Lo snodo saranno le elezioni comunali e regionali (Calabria) che coinvolgono oltre dodici milioni di italiani e alcune grandi città (Roma, Milano, Torino, Napoli, Bologna) e poi, a inizio 2022, le elezioni del nuovo Capo dello Stato. Il governo potrà accompagnare questi processi, ma non sarà l’unico attore. La classe dirigente di questo Paese (che esiste e resiste, anche se qualcuno vorrebbe continuare a distruggerla!), se non vuole decampare alle sue responsabilità dovrà partecipare a questa scelta, in cui si deciderà se optare per la continuità di indirizzo politico-costituzionale per un più lungo periodo di tempo ovvero per la continuità dell’indirizzo di governo per un periodo più breve. Pro e contra andranno attentamente soppesati.

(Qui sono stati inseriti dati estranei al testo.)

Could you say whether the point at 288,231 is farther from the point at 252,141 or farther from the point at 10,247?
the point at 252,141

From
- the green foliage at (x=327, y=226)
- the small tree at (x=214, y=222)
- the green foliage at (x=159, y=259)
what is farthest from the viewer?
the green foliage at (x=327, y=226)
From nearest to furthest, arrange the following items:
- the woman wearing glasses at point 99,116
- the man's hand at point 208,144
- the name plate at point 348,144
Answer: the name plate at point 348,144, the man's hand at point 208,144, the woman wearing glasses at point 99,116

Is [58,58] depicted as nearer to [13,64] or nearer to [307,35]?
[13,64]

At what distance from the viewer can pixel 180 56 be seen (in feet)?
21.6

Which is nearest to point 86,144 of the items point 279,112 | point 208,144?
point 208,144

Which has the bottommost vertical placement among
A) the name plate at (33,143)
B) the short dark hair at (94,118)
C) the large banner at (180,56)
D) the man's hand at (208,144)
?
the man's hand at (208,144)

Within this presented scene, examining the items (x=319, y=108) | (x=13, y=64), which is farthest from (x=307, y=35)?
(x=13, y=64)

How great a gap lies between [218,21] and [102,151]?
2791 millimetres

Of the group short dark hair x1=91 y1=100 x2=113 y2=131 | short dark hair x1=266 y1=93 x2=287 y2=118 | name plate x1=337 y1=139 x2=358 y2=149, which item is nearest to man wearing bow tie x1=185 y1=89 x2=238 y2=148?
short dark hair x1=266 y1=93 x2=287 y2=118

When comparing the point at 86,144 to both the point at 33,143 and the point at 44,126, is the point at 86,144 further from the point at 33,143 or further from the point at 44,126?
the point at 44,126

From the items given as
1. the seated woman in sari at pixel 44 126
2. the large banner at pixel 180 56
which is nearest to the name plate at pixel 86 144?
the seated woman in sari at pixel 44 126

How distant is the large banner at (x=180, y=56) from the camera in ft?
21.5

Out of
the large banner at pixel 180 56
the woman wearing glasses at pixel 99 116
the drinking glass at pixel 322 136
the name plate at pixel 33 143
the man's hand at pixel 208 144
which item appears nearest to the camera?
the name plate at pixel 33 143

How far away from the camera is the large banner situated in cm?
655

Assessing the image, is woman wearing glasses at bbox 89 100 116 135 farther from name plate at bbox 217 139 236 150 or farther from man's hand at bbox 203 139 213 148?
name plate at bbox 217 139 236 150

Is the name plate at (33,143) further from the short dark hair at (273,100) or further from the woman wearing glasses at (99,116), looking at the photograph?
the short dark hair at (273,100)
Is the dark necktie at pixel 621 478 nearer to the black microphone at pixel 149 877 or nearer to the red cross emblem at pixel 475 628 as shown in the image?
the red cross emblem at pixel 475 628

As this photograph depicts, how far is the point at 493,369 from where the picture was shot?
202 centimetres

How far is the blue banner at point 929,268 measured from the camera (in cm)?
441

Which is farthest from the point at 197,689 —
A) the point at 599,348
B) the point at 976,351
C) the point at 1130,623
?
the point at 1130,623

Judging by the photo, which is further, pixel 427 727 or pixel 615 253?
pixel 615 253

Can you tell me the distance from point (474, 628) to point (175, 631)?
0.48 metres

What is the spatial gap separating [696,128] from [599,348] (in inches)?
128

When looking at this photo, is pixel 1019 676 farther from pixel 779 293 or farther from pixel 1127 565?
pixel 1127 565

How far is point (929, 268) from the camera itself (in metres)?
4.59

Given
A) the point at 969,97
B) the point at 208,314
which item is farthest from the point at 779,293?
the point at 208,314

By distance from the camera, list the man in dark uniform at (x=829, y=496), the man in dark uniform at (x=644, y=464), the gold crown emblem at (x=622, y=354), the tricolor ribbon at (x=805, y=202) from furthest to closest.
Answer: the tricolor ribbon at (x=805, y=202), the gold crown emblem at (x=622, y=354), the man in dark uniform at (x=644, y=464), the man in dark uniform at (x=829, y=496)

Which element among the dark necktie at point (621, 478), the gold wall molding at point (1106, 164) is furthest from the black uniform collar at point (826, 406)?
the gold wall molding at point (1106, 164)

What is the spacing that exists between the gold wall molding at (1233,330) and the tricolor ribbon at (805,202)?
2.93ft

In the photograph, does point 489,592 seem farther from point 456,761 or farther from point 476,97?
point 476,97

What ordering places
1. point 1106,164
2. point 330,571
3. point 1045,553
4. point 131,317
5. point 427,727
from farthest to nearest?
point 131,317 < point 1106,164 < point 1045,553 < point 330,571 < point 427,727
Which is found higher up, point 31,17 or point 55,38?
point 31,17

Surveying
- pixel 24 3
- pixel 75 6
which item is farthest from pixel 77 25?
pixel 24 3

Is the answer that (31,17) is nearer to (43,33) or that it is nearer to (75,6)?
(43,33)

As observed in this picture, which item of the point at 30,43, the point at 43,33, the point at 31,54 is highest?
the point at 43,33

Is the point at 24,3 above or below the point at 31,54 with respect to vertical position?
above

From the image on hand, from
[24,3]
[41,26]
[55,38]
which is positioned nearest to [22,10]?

Si tratta di una scelta dagli inevitabili risvolti costituzionali e politici, nazionali europei ed internazionali, di una scelta difficile da ponderare con attenzione, centrale per la collocazione europea e internazionale del nostro Paese, rispetto alla quale non possiamo permetterci di sbagliare. L’Italia è già stata altre volte al centro delle scelte mondiali (Yalta 1947; compromesso storico, caso Moro, terrorismo, attentato al Papa, fine anni ’70-inizi anni ’80); sottovalutare questa fase nuova, e i nuovi equilibri europei e mondiali che si vanno creando, potrebbe essere un errore imperdonabile.